И тут я зацепляюсь ногой за одну из этих железных петель и – долго… долго лечу над плитами… Как птица! А потом – шмяк!…
И – долго… долго еду по этим твёрдым, пыльным, скребущим плитам голыми коленками, голым животом, голыми локтями и даже лбом и носом…
…Когда мама принесла меня домой и положила на кровать, они с бабушкой обе зарыдали надо мной.
– Боже ж мой! Живого места на ребёнке не осталось! – плакала бабушка.
– Господи! Ну, зачем, зачем ты бежала? Я же тебе кричала: не беги! – плакала мама.
Живое место на мне было только со спины. А спереди… Я ведь гуляла в одних трусиках и босиком, мы все так гуляли во дворе – в таком пляжном виде: на берегу степи – как на морском берегу. Жарко ведь!
А приложилась я на эти плиты хорошо – как будто железная тёрка по мне прошлась, счистив нежную детскую кожу – от лба до пальцев на ногах…
– Боже мой, и что же нам с ней делать? – причитала бабушка. – Это же надо как-то обработать теперь…
Она принесла баночку с зелёнкой. И – началась экзекуция… Невозможно сказать, сколько она длилась. Я плакала, стонала, скрежетала зубами, умоляла оставить меня в покое. Я уверяла их, что и так заживёт. Но… Мама сходила к тёте Вале и попросила у неё дополнительную баночку с зелёнкой, когда эта кончилась.
– Терпи! – говорила бабушка. – Терпи, деточка. Это ведь надо всё обеззаразить.
И они неумолимо замазывали меня зелёнкой – сверху донизу, сантиметр за сантиметром… Бабушка мазнёт, а мама дует, дует на это место… Почему-то казалось, что так – легче. Зелёнка нестерпимо жгла – как огонь, а мамины прохладные дуновения хотя бы чуть-чуть уменьшали эту пытку. Хотя бы чуть-чуть…
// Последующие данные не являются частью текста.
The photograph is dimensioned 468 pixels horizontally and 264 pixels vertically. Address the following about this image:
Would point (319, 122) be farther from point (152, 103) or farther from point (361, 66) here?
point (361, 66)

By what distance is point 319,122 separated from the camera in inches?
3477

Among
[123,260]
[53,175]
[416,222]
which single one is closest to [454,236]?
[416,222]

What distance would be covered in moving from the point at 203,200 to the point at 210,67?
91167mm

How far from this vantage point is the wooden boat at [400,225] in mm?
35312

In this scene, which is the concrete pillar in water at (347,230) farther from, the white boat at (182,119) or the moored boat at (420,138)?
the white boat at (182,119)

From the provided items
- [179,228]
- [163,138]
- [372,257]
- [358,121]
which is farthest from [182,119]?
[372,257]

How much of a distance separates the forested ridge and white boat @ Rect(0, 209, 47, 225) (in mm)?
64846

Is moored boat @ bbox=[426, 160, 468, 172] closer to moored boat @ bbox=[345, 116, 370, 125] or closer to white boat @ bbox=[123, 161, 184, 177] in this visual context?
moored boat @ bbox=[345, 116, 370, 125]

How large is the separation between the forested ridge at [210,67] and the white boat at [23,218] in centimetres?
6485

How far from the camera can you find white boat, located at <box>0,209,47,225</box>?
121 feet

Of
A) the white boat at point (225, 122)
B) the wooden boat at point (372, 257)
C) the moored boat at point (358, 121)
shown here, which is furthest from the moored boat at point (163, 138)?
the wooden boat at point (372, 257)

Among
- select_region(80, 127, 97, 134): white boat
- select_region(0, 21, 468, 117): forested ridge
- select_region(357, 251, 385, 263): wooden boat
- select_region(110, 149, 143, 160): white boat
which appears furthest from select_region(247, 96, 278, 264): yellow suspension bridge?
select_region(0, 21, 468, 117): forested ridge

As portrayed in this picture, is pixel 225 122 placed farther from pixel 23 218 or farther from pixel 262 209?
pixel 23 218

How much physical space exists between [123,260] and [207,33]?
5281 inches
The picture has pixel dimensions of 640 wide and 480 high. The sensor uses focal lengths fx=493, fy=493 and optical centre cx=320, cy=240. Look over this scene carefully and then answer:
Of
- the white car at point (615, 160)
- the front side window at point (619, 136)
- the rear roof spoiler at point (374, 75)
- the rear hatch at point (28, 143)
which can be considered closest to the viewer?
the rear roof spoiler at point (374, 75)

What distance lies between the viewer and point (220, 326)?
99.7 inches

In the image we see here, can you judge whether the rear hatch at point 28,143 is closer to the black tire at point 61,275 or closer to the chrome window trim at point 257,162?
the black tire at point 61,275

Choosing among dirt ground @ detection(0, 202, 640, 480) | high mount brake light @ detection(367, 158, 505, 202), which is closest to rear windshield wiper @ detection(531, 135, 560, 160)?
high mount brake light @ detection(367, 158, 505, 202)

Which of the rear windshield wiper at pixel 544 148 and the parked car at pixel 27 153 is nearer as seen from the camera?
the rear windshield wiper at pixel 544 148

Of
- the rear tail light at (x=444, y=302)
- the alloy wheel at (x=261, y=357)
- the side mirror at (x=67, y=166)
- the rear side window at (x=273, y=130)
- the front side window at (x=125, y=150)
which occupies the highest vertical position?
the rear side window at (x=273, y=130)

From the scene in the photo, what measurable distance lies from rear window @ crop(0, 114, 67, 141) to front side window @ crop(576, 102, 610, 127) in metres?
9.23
…Когда обработка тяжело раненого завершилось, то можно было бы посмеяться, если бы не так больно. Я была зелена, как лягушка, или как кузнечик из нашей степи. Бабушка так и сказала: «Лягушонок ты наш». А мама всё никак не могла успокоиться:
– Ну, зачем, зачем ты бежала?!
С того лета прошло много лет… Но порой кажется, что кожа на мне так и не наросла. И я часто слышу в свой адрес: «Разве можно так жить – без кожи?»
ДЕНЬ РОЖДЕНИЯ И ПЕРВАЯ ЛОЖЬ
Через несколько дней мне исполняется пять лет.
Мой приятель Володя из соседней квартиры сказал по секрету, что мама купила мне в подарок сервант для кукол. Он подслушал, как моя мама говорила об этом его маме. И вот он мне выдал мамин секрет. Я очень обрадовалась. Несколько дней провела в сладком ожидании… Я думала: сервант – это набор посуды для моих кукол. Я перепутала два похожих слова: сервант и сервиз. Я уже размечталась, как буду кормить своих кукол из новых тарелочек и чашечек…
И вот настал долгожданный день рождения. И оказалось, что сервант – это вовсе не сервиз. Сервант – это всего-навсего маленький скучный шкафчик. Я подумала, что новенькая посуда, наверное, прячется внутри шкафчика. Но внутри шкафчика было пусто…
Разочарование моё было очень велико. Я чуть не заплакала от огорчения. Но скрепилась.
– Ты рада? – спрашивает мама. – Тебе нравится?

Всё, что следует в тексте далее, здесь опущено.